## PROBLEM DETAILS:
Copy all records exactly, excluding images.

## MATERIAL TO PROCESS:
▽

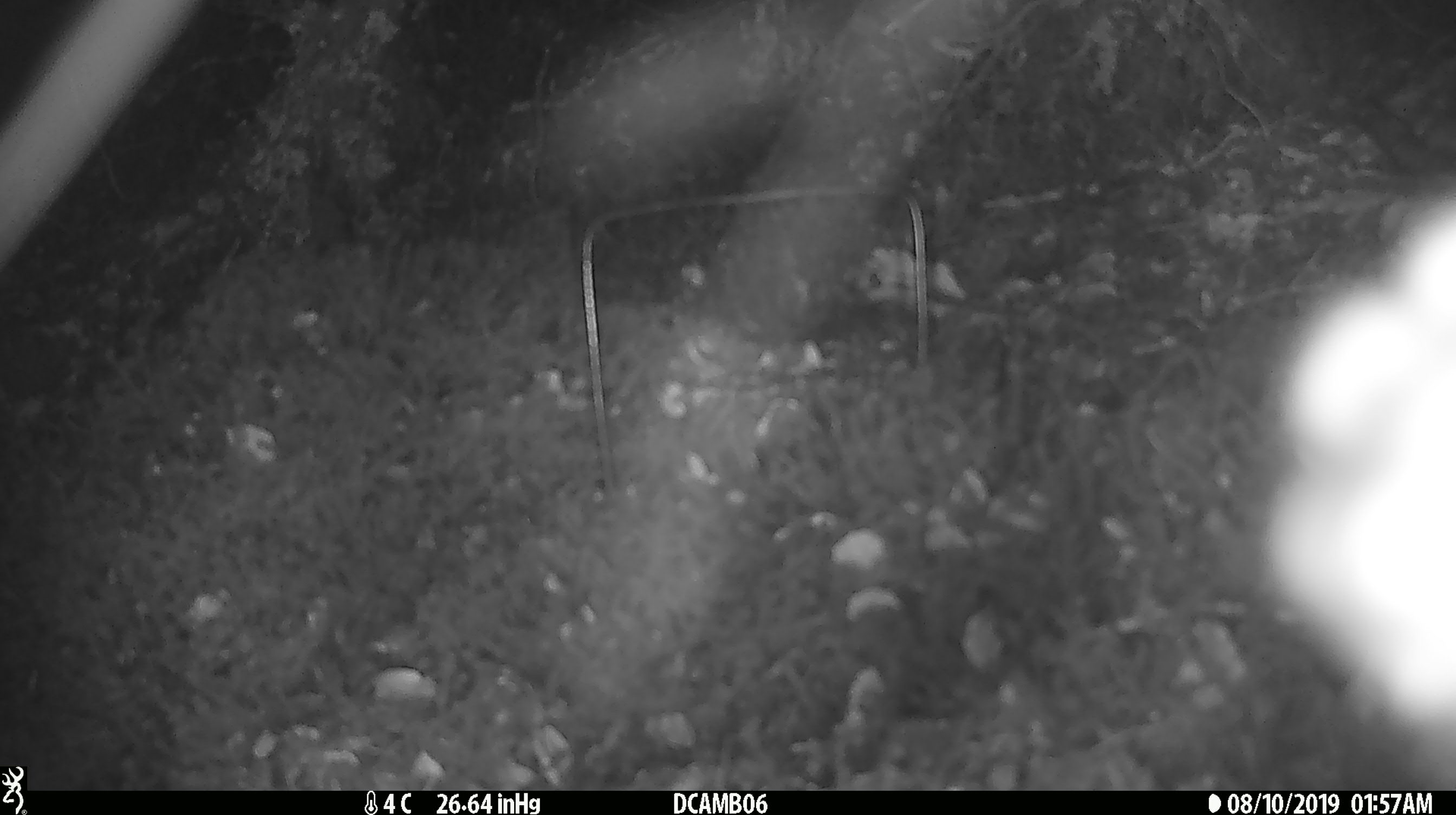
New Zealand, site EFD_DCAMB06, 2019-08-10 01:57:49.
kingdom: Animalia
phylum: Chordata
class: Mammalia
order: Diprotodontia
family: Phalangeridae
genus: Trichosurus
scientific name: Trichosurus vulpecula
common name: common brushtail possum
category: possum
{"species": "possum (common brushtail possum) (Trichosurus vulpecula)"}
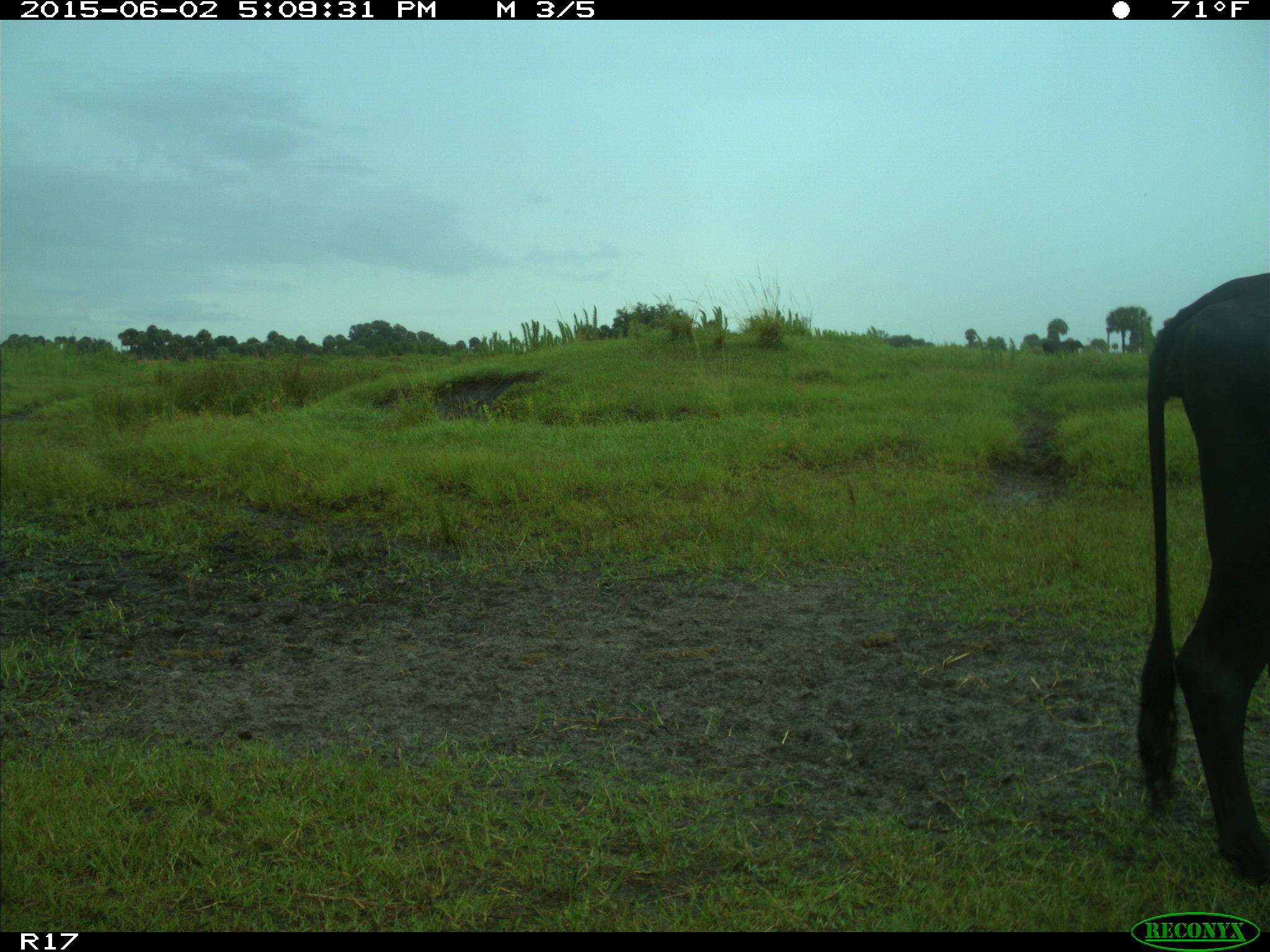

△

## TASK RESPONSE:
New Zealand, site EFD_DCAMB06, 2019-08-10 01:57:49.
kingdom: Animalia
phylum: Chordata
class: Mammalia
order: Diprotodontia
family: Phalangeridae
genus: Trichosurus
scientific name: Trichosurus vulpecula
common name: common brushtail possum
category: possum
{"species": "possum (common brushtail possum) (Trichosurus vulpecula)"}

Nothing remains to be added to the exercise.